6). Sea World Botique hotel …finally we book in for our 3 nights…rather disappointed that we didn’t have a sea view room …if you book here you must book a sea view room ..the other rooms are on a noisy road and very, very small. The sea View room we were moved into after our first night was divine …the crashing waves, fantastic view, lovely balcony, huge room, big bed…loads of power points, massive bathroom and a spa shower…
We enjoyed the sun deck and the breakfast and the one evening meal we had there. They take credit card but prefer cash. The staff are very helpful and kind. It is ideally situated for using the restaurants on the beach in Mirissa and for a whale watching trip.
7). Sapphire Seas Hotel in Hikkaduwa is our final recommended hotel. It is right on a superb stretch of golden sand.

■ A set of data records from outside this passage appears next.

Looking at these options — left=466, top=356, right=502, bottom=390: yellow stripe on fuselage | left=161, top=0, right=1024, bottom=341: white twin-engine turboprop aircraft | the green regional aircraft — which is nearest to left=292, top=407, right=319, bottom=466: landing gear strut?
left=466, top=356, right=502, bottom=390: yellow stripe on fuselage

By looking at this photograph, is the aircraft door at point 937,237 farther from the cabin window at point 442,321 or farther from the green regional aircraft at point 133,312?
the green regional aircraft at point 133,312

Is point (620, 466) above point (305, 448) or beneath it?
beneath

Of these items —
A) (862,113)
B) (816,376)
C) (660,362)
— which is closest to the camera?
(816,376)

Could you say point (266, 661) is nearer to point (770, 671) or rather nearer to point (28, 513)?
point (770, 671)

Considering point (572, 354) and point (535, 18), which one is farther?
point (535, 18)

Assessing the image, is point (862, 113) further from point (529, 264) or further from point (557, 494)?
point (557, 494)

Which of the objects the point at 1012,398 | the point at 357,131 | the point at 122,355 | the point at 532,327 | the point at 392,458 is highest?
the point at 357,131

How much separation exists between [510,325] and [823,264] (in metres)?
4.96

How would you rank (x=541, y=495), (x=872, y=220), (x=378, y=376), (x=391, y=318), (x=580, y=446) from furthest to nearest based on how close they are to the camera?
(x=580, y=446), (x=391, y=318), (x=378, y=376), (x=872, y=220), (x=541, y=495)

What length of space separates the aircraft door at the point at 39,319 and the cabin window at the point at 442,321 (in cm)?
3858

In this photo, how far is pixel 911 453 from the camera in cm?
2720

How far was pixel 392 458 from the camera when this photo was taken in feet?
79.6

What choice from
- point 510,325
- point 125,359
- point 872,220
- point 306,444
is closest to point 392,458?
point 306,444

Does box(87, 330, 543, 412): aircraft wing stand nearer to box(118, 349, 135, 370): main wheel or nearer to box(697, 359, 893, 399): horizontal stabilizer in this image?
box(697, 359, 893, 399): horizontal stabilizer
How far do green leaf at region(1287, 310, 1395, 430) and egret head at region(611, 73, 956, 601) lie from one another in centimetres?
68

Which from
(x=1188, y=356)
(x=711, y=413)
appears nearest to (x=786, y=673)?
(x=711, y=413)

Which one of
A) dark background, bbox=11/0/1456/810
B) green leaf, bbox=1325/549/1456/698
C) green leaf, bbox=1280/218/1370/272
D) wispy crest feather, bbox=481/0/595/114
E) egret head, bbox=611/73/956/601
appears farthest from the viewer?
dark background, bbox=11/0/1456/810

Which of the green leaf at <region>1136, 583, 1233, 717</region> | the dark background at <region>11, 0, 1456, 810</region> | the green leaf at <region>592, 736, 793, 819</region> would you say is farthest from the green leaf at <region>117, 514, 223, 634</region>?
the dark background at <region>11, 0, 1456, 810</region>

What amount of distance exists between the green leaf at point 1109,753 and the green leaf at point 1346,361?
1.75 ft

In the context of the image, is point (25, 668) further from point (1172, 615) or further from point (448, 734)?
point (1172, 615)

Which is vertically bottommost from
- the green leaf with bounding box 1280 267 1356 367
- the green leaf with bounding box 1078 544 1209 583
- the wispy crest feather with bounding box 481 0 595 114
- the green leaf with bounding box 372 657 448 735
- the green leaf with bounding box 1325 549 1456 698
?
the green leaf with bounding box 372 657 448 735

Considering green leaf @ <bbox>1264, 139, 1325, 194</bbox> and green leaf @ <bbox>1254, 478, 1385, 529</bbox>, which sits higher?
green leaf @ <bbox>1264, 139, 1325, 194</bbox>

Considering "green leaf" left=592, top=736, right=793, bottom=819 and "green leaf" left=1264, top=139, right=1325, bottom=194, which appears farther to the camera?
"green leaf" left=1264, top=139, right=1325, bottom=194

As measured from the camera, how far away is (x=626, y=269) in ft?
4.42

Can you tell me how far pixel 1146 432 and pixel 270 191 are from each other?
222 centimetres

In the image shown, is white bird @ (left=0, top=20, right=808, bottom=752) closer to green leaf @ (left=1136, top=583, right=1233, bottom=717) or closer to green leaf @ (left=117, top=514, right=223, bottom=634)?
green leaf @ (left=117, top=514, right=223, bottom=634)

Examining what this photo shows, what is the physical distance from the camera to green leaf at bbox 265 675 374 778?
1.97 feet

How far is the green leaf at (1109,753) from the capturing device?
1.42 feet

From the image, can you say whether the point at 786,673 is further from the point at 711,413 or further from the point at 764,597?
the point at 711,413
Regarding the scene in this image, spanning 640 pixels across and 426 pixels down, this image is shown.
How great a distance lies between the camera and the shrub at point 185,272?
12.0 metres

We had a wonderful room on the second floor….there is a lift ( it didn’t always work when the electricity was of low wattage in the evening !!!) we had a wrap-around balcony so we could see the beach and sea from two different aspects. It was a massive room with a nice big bed and a fairly small en-suite bathroom with a shower. The electricity was strange in this hotel…sometimes the sockets and lights worked sometimes they didn’t…but if you tried them all you usually found a few to work…..but that aside ..nothing dull the awe and wonder of the beautiful seascapes from this room.
During the day there are loungers on a deck overlooking the sea and the pool. The food and beverage manager is really nice and friendly and organises his team to move the shades as the sun moves.
The restaurant is excellent ..the chief a talented man with a good sense of humour and a talented cook, he’ll even ask what fish you want to eat before he heads off to buy it.
This hotel is great for relaxing and a good base to visit Galle, a turtle sanctuary and a tsunami remembrance museum.